Zentrale Organe: das Ohr, das Herz

Katastrophen als Chance auf Neubeginn, als Schwester der Utopie – darum kreist diese Ausstellung. Wie können wir in dieser Welt handlungsfähig bleiben? Ihre eine Antwort besteht in der Gruppenbildung: Sich als Teil einer Gemeinschaft zu verstehen bedeutet Verantwortung für das Ganze zu übernehmen – ursprünglich eine Grundposition unserer Gesellschaften, die fatalerweise immer mehr verloren geht. Die zweite Antwort sind die Bilder. Im Mittelpunkt der Inszenierung steht ein „Zombie-Engel“, daneben eine Zeitkapsel: ein Herz mit einem angewachsenen Ohr. Es sind die zentralen Organe der Gesellschaft. Das Ohr: die Verantwortung – das Herz: Mitgefühl. Der „Zombie-Engel“ sei noch eine ganz neue Form, sie wüssten noch nicht genau, was damit alles einhergeht, sagen die Künstler.
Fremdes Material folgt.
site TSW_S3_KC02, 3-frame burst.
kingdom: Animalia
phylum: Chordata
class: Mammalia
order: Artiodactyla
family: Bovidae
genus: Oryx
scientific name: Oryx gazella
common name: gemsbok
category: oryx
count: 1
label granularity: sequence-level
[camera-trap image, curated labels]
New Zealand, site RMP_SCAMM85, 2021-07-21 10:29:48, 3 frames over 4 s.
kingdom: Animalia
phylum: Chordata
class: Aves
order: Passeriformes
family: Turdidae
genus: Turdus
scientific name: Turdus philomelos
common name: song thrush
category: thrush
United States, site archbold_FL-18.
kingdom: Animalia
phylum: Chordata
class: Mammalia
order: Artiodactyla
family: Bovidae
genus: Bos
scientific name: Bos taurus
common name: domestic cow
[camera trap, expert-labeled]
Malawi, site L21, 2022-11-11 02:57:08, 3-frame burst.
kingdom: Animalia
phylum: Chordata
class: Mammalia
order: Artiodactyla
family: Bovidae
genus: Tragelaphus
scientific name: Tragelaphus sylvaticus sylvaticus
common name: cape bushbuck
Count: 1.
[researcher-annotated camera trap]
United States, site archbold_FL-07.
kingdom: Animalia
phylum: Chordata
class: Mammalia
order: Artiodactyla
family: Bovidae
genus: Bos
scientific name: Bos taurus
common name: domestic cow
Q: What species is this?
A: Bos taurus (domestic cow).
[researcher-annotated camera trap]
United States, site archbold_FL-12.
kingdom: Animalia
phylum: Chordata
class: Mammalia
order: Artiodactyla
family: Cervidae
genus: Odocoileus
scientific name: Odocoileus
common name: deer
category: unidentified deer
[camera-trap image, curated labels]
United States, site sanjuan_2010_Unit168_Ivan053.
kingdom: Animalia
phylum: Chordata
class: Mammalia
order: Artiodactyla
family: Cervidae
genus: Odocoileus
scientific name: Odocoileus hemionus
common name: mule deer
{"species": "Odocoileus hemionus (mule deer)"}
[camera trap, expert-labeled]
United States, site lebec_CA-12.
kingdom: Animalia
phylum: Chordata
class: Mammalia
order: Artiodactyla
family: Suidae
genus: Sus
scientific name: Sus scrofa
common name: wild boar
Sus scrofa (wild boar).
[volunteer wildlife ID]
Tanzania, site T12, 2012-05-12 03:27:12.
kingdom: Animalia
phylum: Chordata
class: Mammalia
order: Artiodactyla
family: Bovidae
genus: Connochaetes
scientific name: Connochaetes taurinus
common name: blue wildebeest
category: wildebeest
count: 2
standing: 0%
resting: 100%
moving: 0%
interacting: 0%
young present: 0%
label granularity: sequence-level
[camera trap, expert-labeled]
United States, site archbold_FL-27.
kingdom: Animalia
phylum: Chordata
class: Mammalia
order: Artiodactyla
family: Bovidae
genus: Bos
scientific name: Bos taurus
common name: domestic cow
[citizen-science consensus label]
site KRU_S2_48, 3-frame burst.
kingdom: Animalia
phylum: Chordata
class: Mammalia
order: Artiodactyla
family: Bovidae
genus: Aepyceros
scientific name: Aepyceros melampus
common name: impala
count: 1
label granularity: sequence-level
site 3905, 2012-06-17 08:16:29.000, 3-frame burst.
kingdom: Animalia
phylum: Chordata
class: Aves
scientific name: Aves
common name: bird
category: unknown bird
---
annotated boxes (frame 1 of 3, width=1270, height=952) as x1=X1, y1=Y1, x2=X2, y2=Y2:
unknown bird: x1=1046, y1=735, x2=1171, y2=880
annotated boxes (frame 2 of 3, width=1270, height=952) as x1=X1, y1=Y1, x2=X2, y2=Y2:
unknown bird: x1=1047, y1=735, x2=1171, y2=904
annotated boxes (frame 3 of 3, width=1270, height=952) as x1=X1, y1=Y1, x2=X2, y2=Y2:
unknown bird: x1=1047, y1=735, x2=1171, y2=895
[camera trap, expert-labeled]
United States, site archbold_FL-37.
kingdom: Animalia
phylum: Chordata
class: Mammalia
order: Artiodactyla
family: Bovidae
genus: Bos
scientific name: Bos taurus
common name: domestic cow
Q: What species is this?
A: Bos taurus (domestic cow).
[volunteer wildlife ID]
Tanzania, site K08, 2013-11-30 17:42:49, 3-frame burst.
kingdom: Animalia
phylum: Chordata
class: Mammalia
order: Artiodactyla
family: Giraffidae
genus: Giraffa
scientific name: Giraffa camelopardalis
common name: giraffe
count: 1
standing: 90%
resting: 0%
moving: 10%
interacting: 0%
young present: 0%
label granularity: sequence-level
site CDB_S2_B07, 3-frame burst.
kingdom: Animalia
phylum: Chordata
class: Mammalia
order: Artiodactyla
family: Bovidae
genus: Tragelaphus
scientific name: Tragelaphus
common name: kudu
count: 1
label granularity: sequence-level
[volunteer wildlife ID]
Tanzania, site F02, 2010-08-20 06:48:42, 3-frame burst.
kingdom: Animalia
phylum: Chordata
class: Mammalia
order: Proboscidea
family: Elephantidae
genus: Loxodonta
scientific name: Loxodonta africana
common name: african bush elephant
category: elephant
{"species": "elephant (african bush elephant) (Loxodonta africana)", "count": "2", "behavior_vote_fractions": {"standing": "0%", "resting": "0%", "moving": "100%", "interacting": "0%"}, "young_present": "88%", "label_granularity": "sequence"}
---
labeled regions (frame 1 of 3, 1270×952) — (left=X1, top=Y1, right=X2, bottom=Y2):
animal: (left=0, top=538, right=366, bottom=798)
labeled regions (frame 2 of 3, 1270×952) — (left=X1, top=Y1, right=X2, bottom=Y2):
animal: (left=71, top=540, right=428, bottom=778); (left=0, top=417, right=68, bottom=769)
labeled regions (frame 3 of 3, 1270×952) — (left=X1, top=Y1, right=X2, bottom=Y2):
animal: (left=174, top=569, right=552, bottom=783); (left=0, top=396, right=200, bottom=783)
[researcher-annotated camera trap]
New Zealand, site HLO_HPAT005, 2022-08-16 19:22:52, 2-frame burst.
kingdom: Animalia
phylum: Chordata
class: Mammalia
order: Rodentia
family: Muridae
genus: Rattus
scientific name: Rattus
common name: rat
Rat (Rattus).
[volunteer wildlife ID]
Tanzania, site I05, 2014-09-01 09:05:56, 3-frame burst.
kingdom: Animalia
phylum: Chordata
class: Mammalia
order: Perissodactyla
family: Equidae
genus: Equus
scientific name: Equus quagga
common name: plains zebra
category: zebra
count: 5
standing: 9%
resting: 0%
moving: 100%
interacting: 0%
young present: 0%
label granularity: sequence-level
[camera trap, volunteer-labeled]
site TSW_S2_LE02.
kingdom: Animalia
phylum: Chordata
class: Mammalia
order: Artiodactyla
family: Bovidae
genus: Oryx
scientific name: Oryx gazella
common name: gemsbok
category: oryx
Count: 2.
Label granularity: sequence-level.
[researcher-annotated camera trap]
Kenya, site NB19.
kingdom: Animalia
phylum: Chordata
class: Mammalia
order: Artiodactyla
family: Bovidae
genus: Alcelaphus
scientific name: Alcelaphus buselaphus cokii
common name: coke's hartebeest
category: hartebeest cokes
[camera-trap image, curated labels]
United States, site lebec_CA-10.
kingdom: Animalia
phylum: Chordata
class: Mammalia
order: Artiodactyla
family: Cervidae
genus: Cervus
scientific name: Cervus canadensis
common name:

Der Engel resultiert aus dem zerstörten Soldaten, ist also eine Art Auferstehungsfigur, ein Bild für Neubeginn, der allerdings traurig deformiert und derangiert ausfällt. Versteht man diese Skulptur als Bild für Utopia, dann sieht es ziemlich düster aus mit unserer Welt, dann bleibt vom alten Traum einer idealen Gesellschaft nicht mehr übrig als ein kopfloser Engel, dessen Körper hohl ist, dessen einer Flügel lahm herabhängt.

Aber Chto Delat belässt es nicht bei dieser düsteren Stimmung. Dahinter wartet die Videoinstallation „The Excluded. In a Moment of Danger“ auf uns. Darin lassen sie Absolventen der „Schule für engagierte Kunst“ über die politische Situation in Russland sprechen. Die „Schule“ wurde als dritte Antwort auf Katastrophen von Chto Delat letztes Jahr gegründet. In den beiden, durch schwarze Tücher abgetrennten Seitenflügeln des Raumes ergänzen Poster, Filme und kleine Objekte die Hoffnung auf Utopia.
Hier kommt eine kleine Retrospektive ihrer elfjährigen künstlerischen Praxis zusammen, die wie ein großer Hoffnungsschimmer wirkt. Jedes ihrer Projekte beginnt mit einer Unzufriedenheit, einem Aufschrei gegen gesellschaftliche Zustände. Und jedes Projekt gibt mit der Bildung von kollektiven Körpern kleine Antworten auf die zentrale Frage unserer katastrophengeprägten Zeit: Was tun?